What needs to be done: Take the line containing "Which order places" and all lines after it to the end of the records, and output them exactly.

---------- Task material ----------

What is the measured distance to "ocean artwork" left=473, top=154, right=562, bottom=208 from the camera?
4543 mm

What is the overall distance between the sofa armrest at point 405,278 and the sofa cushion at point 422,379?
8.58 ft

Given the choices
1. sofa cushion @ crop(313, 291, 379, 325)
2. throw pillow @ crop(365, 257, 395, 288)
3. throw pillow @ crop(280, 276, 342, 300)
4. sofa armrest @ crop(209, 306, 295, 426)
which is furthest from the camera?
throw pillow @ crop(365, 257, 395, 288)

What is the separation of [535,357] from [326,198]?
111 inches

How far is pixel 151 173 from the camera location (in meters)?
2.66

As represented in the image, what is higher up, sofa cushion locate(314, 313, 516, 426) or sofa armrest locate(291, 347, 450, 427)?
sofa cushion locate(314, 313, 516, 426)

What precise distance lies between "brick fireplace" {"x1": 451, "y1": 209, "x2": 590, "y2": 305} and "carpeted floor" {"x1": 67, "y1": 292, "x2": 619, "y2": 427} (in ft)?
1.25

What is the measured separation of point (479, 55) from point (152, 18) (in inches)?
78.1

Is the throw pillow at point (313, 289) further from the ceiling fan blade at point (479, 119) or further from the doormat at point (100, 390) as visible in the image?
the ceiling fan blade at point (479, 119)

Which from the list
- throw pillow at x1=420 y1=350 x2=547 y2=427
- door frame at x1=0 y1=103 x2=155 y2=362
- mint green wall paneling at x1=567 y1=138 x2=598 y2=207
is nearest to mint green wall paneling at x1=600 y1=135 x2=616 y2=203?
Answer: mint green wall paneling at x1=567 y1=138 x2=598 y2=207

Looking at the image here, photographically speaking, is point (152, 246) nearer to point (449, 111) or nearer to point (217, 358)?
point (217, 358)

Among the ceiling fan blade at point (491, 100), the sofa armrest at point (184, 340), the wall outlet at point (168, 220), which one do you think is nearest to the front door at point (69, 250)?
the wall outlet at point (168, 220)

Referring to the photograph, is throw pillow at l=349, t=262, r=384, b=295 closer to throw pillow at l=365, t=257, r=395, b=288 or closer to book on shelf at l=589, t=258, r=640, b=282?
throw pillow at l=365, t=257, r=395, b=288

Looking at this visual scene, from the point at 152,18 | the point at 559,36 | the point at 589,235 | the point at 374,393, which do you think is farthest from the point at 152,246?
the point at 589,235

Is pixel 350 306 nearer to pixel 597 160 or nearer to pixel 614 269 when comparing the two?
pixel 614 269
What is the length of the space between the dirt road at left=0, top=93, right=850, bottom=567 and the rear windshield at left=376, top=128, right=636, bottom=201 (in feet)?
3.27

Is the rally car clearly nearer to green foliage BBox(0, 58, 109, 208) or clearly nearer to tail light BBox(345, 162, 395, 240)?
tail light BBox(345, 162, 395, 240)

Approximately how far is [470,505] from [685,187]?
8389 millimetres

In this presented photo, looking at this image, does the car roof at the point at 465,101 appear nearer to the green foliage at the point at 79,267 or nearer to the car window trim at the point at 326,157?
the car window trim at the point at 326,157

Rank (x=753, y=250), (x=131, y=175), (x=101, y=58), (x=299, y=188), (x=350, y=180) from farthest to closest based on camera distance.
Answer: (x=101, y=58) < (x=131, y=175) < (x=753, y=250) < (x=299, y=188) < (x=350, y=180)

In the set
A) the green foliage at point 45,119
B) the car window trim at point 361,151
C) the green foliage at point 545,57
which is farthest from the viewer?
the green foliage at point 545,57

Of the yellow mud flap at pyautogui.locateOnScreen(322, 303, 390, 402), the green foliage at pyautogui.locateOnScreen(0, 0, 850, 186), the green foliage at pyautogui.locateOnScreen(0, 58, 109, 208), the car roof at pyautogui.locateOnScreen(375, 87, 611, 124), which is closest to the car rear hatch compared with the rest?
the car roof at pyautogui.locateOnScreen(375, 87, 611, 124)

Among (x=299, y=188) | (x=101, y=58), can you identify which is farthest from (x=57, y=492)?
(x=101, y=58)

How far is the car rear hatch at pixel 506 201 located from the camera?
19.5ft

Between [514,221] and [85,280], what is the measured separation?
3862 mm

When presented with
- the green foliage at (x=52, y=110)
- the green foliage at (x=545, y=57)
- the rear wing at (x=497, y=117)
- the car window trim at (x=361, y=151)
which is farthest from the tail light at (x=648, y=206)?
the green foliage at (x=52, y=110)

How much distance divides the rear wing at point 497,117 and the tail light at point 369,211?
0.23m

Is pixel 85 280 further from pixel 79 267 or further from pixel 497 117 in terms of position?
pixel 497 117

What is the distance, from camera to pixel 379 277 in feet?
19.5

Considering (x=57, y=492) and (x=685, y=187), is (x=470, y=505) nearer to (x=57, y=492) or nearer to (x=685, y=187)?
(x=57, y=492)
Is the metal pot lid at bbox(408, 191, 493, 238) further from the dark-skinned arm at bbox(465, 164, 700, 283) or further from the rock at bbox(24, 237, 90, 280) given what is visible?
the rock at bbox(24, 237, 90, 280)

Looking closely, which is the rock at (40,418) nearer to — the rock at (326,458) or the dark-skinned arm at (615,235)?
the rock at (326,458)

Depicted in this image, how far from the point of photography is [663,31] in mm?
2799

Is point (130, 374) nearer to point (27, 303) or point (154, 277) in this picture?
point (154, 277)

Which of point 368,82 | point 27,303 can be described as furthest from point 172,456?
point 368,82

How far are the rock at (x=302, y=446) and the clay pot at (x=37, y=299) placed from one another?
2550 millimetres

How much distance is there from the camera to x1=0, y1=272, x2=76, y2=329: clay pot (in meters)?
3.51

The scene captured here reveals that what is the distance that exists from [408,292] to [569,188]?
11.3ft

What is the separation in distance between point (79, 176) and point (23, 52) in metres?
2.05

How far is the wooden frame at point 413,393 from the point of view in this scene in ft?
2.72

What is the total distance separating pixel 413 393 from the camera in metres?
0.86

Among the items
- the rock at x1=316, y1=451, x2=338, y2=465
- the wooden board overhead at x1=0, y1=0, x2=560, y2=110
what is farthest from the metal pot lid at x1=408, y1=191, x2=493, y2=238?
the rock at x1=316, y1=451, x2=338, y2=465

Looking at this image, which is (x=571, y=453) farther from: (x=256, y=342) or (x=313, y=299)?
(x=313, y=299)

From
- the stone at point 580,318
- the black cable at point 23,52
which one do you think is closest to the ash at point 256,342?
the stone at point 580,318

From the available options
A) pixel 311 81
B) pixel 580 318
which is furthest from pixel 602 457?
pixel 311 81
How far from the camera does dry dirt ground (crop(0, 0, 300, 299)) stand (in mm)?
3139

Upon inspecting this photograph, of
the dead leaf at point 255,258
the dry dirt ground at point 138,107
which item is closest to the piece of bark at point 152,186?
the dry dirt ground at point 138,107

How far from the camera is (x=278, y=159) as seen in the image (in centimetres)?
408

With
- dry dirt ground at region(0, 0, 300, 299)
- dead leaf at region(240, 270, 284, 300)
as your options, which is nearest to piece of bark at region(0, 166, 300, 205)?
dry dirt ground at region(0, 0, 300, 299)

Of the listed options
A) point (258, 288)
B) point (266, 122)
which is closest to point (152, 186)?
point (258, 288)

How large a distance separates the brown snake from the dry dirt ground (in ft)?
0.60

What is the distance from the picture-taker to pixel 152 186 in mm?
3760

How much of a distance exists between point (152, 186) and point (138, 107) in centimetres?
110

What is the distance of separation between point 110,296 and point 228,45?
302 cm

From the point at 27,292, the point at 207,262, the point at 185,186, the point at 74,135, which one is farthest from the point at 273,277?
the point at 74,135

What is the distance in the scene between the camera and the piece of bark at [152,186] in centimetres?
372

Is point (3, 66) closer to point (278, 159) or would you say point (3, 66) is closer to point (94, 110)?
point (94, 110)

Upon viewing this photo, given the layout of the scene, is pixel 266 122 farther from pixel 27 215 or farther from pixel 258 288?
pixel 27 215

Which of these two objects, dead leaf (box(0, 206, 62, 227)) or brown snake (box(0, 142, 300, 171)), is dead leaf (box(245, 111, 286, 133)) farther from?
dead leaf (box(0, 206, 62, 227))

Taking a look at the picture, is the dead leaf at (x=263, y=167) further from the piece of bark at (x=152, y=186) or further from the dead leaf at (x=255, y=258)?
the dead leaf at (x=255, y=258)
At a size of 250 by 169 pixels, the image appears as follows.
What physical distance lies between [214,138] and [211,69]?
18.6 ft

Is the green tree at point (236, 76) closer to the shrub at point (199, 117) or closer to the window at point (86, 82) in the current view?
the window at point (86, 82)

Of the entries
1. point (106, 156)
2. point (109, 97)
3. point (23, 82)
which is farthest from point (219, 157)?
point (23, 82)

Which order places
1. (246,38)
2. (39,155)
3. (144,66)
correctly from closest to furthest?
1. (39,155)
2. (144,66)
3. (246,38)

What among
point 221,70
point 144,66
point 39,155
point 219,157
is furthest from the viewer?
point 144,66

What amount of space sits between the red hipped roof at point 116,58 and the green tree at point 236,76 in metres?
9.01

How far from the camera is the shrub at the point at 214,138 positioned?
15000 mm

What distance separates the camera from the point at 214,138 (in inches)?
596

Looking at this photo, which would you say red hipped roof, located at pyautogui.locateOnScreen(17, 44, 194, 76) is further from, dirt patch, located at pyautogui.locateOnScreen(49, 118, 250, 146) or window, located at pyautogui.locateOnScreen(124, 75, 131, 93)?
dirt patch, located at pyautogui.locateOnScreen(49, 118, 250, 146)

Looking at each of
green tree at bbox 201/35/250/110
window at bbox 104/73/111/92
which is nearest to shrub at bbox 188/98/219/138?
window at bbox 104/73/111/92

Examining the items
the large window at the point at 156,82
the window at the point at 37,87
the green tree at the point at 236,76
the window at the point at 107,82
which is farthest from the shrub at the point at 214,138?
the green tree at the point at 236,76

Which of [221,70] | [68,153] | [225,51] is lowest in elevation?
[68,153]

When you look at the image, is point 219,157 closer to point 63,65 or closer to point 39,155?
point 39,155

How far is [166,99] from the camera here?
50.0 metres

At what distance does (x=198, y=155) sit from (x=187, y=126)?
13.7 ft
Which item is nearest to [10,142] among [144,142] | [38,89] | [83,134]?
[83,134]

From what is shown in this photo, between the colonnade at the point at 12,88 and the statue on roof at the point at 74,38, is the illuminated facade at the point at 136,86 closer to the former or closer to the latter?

----------

Complete answer:
Which order places
1. (246,38)
2. (39,155)
3. (144,66)
correctly from closest to furthest?
1. (39,155)
2. (144,66)
3. (246,38)

What among
point 221,70
point 144,66
point 39,155
point 219,157
is furthest from the viewer?
point 144,66

What amount of space sits between the red hipped roof at point 116,58 and the green tree at point 236,76 in metres?
9.01

How far from the camera is the shrub at the point at 214,138 positioned?
15000 mm

What distance separates the camera from the point at 214,138 (in inches)?
596

Looking at this photo, which would you say red hipped roof, located at pyautogui.locateOnScreen(17, 44, 194, 76) is further from, dirt patch, located at pyautogui.locateOnScreen(49, 118, 250, 146) or window, located at pyautogui.locateOnScreen(124, 75, 131, 93)?
dirt patch, located at pyautogui.locateOnScreen(49, 118, 250, 146)

Looking at each of
green tree at bbox 201/35/250/110
window at bbox 104/73/111/92
which is nearest to shrub at bbox 188/98/219/138?
window at bbox 104/73/111/92

Examining the items
the large window at the point at 156,82
the window at the point at 37,87
the green tree at the point at 236,76
the window at the point at 107,82
which is farthest from the shrub at the point at 214,138?
the green tree at the point at 236,76

Which of [221,70] | [68,153] | [225,51] is lowest in elevation?
[68,153]

When you look at the image, is point 219,157 closer to point 63,65 or closer to point 39,155?
point 39,155

How far is [166,99] from the camera here?
50.0 metres

At what distance does (x=198, y=155) sit from (x=187, y=126)?
13.7 ft
Which item is nearest to [10,142] among [144,142] | [38,89] | [83,134]?
[83,134]

From what is shown in this photo, between the colonnade at the point at 12,88 and the statue on roof at the point at 74,38, is the illuminated facade at the point at 136,86 closer to the former or closer to the latter?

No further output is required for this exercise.